Work instruction 1: Decide whether each statement, (a), (b) and (c), agrees with the passage about the Whistleblower Summit. Answer yes or no for each and quote the words of the passage that decide it. (a) The summit took place on Zoom. (b) Wayne Madsen has written 18 books. (c) Don Siegelman was once governor of Georgia.
Work instruction 2: Render this sentence from the passage about the Whistleblower Summit in Spanish: "Dr. William Pepper, a close associate of both Robert F. Kennedy and Martin Luther King Jr. in the 1960s, told an amazing life story of investigating the assassinations of both, risking his life in the process."
Work instruction 3: Write the next part of the passage about the Whistleblower Summit panel, starting after its last sentence.

Quoted passage:
══════════════════════════════

"You never volunteer to be a whistleblower; it falls into your lap." (Wayne Madsen)
This year's annual Whistleblower Summit, held on Zoom in combination with a dynamic film festival, featured a world-class panel, organized by the well-known activist and attorney Andrew Kreig, "Telling Stories Almost Too Big to Hear."
The four panelists, all expert whistleblowers who have spoken truth to power, included Charlotte Dennett, author of The Crash of Flight 3804, the story of her investigations into the death of her father in a plane crash en route to report on his work investigating the huge oilindustries in the Middle East.
Wayne Madsen, author of 18 books and master investigative reporter, began this segment of his career with "an A to Z encyclopedia of covert groups focused on the most sensitive issues on Earth, encompassing the intelligence backgrounds of U.S. politicians and judges before they were elected to office."
Former Alabama governor Don Siegelman told his story of a meteoric career up the political ranks in the bright red state of Alabama despite his extremely progressive background and how Karl Rove and his cronies stepped in to ruin him even as he was being short-listed as a Democratic candidate for president in the 2004 general election. He has recently published an amazing memoir, Stealing Our Democracy: How the Political Assassination of a Governor Threatens Our Nation.
Dr. William Pepper, a close associate of both Robert F. Kennedy and Martin Luther King Jr. in the 1960s, told an amazing life story of investigating the assassinations of both, risking his life in the process.
The truths that emerged, unsurprising in the present explosive climate, are nonetheless shocking, disillusioning, and must be repeated as epochal events in history, now recorded only in the authors' writings, some enlightened blogs, presentations like this one, and even the National Enquirer, whose founder had CIA connections. But the media large and small have either contradicted or ignored this history for the most part.

══════════════════════════════

Source material:
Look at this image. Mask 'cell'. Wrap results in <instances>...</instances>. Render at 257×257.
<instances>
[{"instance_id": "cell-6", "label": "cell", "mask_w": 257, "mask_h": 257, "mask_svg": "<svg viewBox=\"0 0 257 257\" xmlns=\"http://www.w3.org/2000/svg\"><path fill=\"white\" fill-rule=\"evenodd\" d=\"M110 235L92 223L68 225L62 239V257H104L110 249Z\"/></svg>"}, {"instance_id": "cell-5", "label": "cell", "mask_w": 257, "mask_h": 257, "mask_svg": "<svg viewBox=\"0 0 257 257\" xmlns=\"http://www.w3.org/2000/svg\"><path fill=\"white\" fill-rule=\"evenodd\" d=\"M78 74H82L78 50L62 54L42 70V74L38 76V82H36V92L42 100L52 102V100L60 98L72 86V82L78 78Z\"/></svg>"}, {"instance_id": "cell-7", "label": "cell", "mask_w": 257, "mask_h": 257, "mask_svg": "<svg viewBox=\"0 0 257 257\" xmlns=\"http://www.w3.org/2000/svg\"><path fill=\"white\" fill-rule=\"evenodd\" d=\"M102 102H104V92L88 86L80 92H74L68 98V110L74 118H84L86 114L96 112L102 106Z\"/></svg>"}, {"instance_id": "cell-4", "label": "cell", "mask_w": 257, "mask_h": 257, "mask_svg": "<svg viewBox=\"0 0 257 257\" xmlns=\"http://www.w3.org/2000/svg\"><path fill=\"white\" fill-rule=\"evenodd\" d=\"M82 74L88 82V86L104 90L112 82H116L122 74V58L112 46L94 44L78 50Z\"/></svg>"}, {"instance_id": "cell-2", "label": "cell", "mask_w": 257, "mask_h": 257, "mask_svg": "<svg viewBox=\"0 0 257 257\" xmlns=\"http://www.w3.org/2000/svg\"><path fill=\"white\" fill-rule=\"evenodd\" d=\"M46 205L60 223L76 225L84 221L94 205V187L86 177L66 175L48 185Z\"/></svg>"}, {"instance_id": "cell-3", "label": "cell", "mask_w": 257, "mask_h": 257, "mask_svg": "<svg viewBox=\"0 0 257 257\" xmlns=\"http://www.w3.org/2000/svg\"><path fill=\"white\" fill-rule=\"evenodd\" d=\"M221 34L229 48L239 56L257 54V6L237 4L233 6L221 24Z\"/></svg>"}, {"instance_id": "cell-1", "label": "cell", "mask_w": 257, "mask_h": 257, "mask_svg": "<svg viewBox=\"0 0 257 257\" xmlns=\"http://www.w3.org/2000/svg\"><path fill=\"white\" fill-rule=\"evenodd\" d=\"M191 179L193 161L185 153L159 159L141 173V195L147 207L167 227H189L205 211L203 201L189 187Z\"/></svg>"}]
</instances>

══════════════════════════════

Response box 1:
(a) Yes: "held on Zoom in combination with a dynamic film festival"
(b) Yes: "Wayne Madsen, author of 18 books"
(c) No: "Former Alabama governor Don Siegelman"

Response box 2: El Dr. William Pepper, estrecho colaborador tanto de Robert F. Kennedy como de Martin Luther King Jr. en la década de 1960, relató una asombrosa historia de vida en la que investigó los asesinatos de ambos, arriesgando su vida en el proceso.

Response box 3:
I repeat, it must be told and remembered, as all panelists emphasized. Despite enlightened protective legislation passed in recent years by Congress, whistleblowers continue to pay dearly for the truths they reveal, risking career and the wellbeing of their families as well as their own lives. Assassination is a last resort when all other debilitating repression is stymied.
And it happens again and again.
Charlotte Dennett led off, relating the story of her father, a spy concentrating on the Trans-Arabia oil pipeline, and revealed the CIA's dedicated rule that "We must control Saudi Arabia at all costs."
Backtracking to 1972 on issues she delves deeply into in her publications, she spoke of the former Soviet Union's struggles to control the oil trade in the Middle East and Asia. A visionary in this context, Zbigniew Brzezinski, Jimmy Carter's national security advisor later, led efforts to establish the Trilateral Commission in 1972. His motive was to destabilize the USSR with a "Soviet Vietnam."